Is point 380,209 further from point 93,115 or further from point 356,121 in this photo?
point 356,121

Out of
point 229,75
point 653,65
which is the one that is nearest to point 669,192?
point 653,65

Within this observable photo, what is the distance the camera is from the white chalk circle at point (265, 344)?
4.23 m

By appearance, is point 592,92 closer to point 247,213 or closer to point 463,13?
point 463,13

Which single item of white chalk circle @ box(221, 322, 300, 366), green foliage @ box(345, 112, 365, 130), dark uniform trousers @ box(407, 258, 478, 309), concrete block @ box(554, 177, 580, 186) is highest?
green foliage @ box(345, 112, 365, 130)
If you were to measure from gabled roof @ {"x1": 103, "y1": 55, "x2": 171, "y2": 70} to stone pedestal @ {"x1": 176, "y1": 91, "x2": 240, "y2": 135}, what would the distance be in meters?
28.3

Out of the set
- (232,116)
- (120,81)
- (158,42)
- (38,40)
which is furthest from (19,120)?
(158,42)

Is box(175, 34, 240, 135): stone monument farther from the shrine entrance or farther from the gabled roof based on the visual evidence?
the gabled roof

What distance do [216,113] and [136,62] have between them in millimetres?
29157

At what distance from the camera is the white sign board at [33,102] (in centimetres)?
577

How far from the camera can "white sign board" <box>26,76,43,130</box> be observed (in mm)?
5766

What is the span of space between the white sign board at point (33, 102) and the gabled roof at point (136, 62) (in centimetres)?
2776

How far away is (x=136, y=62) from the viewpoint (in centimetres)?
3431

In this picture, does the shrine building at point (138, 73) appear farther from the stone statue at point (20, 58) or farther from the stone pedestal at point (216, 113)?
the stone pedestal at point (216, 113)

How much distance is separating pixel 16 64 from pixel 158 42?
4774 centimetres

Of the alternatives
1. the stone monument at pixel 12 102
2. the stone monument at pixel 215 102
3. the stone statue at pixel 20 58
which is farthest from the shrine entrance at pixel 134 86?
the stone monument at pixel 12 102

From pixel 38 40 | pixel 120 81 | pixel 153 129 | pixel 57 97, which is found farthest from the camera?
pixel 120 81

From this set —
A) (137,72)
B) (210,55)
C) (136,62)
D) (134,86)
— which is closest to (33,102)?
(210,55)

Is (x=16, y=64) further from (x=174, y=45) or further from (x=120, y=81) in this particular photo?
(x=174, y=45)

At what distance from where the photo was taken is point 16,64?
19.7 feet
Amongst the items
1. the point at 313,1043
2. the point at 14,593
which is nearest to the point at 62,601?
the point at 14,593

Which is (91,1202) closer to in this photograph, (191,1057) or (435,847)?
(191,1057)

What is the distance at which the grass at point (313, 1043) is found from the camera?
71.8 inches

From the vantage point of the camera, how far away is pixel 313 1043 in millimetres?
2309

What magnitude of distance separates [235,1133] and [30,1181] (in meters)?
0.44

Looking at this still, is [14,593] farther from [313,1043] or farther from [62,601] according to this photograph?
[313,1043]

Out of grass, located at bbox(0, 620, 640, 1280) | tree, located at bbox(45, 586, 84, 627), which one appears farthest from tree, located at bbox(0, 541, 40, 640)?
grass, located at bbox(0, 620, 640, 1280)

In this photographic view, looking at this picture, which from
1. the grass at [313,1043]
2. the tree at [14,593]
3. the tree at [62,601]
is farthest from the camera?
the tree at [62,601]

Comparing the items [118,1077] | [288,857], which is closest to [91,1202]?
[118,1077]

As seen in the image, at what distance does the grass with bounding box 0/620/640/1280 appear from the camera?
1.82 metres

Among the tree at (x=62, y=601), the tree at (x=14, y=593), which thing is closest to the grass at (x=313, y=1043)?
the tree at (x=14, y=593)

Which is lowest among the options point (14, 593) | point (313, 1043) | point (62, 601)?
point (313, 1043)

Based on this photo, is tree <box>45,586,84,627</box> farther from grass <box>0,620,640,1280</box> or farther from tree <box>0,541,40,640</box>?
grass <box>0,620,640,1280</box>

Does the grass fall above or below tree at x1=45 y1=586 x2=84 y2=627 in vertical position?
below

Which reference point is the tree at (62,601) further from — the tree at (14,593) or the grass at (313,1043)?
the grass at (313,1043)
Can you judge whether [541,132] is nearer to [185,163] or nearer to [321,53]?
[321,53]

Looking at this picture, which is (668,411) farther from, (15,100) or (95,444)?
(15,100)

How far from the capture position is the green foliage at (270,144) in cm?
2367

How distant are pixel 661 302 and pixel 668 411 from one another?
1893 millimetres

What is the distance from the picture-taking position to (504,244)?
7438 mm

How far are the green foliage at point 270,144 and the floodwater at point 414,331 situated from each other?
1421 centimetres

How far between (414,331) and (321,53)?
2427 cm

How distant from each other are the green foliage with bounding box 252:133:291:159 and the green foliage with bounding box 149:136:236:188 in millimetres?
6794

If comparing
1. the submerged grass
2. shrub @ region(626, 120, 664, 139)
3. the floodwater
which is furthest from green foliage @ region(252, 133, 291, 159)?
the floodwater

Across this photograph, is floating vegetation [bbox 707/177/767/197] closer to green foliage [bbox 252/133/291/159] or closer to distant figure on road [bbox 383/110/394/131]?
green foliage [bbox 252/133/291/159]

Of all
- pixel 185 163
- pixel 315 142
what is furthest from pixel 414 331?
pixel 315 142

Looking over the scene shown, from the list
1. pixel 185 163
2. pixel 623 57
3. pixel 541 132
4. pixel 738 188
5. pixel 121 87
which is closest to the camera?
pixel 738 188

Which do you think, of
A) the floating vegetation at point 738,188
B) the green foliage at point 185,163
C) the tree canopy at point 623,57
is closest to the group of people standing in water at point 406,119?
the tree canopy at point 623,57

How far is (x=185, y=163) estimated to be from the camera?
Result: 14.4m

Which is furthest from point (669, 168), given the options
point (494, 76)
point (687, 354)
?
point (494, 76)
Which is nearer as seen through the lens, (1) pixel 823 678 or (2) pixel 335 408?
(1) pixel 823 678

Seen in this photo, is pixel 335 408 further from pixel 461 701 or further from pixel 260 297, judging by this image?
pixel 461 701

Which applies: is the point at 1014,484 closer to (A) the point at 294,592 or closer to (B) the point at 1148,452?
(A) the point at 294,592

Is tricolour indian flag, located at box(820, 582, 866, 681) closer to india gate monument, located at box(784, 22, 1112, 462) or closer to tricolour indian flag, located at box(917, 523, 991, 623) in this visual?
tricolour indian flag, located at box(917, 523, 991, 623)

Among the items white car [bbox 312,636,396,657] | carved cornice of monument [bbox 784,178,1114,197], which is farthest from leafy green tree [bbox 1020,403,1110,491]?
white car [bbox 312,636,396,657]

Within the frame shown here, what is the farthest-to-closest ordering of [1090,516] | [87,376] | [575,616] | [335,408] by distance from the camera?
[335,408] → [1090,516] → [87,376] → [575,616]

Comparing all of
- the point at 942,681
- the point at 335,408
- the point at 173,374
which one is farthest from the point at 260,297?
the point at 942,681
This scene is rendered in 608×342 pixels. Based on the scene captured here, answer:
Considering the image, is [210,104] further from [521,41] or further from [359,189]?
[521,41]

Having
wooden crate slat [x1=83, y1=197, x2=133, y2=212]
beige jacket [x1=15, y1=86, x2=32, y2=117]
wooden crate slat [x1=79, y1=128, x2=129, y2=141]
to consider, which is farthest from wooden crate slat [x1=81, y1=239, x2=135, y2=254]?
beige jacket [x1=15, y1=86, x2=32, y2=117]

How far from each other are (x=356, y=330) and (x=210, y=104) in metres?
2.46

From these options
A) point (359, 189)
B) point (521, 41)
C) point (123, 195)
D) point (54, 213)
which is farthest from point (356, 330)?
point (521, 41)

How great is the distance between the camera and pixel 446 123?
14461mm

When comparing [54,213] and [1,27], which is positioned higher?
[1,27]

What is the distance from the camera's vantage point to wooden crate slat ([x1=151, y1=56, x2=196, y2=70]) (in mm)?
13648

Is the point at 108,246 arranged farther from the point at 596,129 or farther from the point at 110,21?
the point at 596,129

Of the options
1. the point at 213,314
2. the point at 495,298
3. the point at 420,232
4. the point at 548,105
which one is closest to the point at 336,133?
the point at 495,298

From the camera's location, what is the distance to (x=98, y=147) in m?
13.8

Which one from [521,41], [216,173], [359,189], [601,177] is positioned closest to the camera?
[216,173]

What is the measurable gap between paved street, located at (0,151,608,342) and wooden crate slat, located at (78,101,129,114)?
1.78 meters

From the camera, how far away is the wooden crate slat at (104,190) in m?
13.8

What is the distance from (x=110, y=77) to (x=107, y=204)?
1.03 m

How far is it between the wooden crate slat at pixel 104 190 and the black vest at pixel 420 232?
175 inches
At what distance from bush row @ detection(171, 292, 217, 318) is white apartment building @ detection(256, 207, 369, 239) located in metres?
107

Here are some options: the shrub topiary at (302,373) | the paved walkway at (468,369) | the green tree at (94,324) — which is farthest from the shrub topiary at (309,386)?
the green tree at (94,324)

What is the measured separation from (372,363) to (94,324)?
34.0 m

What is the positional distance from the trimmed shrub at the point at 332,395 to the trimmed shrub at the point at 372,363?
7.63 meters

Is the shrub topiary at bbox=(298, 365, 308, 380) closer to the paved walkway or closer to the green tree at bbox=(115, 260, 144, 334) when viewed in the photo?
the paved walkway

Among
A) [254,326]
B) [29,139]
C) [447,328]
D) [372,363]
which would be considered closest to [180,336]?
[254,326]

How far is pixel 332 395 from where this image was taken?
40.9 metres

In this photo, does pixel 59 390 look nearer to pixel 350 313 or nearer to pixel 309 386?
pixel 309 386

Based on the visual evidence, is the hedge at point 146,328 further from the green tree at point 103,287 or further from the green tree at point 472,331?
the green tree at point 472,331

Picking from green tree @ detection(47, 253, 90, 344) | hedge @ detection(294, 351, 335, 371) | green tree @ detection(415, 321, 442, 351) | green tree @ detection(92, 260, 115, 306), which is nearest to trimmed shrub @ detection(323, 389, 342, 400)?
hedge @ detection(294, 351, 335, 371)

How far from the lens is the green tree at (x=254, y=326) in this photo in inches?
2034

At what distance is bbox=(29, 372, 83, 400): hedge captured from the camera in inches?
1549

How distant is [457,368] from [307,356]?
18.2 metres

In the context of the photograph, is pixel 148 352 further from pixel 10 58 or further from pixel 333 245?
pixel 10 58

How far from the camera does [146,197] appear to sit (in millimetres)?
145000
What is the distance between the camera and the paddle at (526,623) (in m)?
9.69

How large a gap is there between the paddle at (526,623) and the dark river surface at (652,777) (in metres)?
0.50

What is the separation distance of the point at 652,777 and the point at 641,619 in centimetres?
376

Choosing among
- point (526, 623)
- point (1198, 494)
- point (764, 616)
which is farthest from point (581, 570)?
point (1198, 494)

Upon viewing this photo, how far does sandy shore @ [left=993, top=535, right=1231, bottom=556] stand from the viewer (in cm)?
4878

EXERCISE DETAILS:
Give the lines exactly as they stand, from the line with "How far is pixel" through the end of the material.

ANSWER:
How far is pixel 332 395 from where this image was taken?
40.9 metres

In this photo, does pixel 59 390 look nearer to pixel 350 313 or nearer to pixel 309 386?
pixel 309 386

Based on the visual evidence, is the hedge at point 146,328 further from the green tree at point 103,287 or further from the green tree at point 472,331?
the green tree at point 472,331

Picking from green tree @ detection(47, 253, 90, 344) | hedge @ detection(294, 351, 335, 371) | green tree @ detection(415, 321, 442, 351) | green tree @ detection(92, 260, 115, 306), which is nearest to trimmed shrub @ detection(323, 389, 342, 400)?
hedge @ detection(294, 351, 335, 371)

How far from the lens is the green tree at (x=254, y=326) in this photo in inches?
2034

At what distance is bbox=(29, 372, 83, 400): hedge captured from the camera in inches?
1549

How distant is [457,368] from [307,356]?
18.2 metres

In the context of the photograph, is pixel 148 352 further from pixel 10 58 or further from pixel 333 245?
pixel 10 58

How far from the camera does [146,197] appear to sit (in millimetres)?
145000
What is the distance between the camera and the paddle at (526,623) (in m)?
9.69

How large a gap is there between the paddle at (526,623) and the dark river surface at (652,777) (in metres)?
0.50

What is the separation distance of the point at 652,777 and the point at 641,619 in centimetres?
376

Choosing among
- point (526, 623)
- point (1198, 494)
- point (764, 616)
which is farthest from point (581, 570)?
point (1198, 494)

Upon viewing this photo, how far does sandy shore @ [left=993, top=535, right=1231, bottom=556] stand from the viewer (in cm)?
4878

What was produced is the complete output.